SET PROBLEM >> Show each line of the records below that contains the word "outlet", copying every such line in full.
-- begin --
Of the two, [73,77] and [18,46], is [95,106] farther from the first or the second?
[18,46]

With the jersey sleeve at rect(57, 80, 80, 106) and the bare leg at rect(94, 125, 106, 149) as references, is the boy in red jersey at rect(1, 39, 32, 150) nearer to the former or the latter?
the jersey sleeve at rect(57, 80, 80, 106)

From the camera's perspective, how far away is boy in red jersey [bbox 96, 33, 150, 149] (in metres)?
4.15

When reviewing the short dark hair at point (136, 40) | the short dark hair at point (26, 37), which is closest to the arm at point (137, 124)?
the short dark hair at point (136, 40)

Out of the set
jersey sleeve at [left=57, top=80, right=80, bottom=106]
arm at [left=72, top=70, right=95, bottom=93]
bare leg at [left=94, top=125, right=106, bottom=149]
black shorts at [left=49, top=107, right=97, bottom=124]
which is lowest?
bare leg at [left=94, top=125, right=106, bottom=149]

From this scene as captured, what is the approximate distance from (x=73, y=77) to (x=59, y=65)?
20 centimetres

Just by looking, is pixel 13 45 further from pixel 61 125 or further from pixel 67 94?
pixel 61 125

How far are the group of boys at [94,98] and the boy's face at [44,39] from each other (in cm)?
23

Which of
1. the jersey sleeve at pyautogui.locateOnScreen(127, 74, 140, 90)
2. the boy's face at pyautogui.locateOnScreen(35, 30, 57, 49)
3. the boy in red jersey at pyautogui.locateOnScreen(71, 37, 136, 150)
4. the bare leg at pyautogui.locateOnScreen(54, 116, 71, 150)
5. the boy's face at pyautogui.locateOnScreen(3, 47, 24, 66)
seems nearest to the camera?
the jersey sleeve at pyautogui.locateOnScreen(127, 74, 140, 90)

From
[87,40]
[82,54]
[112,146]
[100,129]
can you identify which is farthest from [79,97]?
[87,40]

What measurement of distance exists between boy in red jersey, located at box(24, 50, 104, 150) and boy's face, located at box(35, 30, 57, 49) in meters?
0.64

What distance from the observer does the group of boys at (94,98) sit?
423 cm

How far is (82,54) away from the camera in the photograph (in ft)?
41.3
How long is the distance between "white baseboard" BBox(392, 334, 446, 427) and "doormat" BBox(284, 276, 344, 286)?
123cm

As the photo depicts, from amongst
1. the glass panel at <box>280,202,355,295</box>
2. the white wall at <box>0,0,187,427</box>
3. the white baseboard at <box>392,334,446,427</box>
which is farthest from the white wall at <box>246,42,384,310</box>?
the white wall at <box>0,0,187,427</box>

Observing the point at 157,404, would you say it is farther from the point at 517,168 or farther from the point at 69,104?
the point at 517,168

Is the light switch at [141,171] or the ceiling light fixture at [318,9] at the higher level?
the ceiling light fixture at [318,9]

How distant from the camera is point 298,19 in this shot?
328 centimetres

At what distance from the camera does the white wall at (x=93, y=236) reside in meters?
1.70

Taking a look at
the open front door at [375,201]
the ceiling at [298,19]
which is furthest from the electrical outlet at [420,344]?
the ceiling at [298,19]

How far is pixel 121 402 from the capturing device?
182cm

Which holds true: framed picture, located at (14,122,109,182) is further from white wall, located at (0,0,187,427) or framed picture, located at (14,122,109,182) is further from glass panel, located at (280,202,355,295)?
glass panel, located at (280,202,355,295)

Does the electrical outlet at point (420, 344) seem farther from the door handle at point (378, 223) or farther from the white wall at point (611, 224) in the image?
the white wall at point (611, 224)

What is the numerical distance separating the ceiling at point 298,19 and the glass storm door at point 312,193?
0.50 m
-- end --
COMPLETED TASK >>
which is furthest from the electrical outlet at [420,344]?
Does the electrical outlet at point (420, 344) seem farther from the door handle at point (378, 223) or farther from the white wall at point (611, 224) in the image?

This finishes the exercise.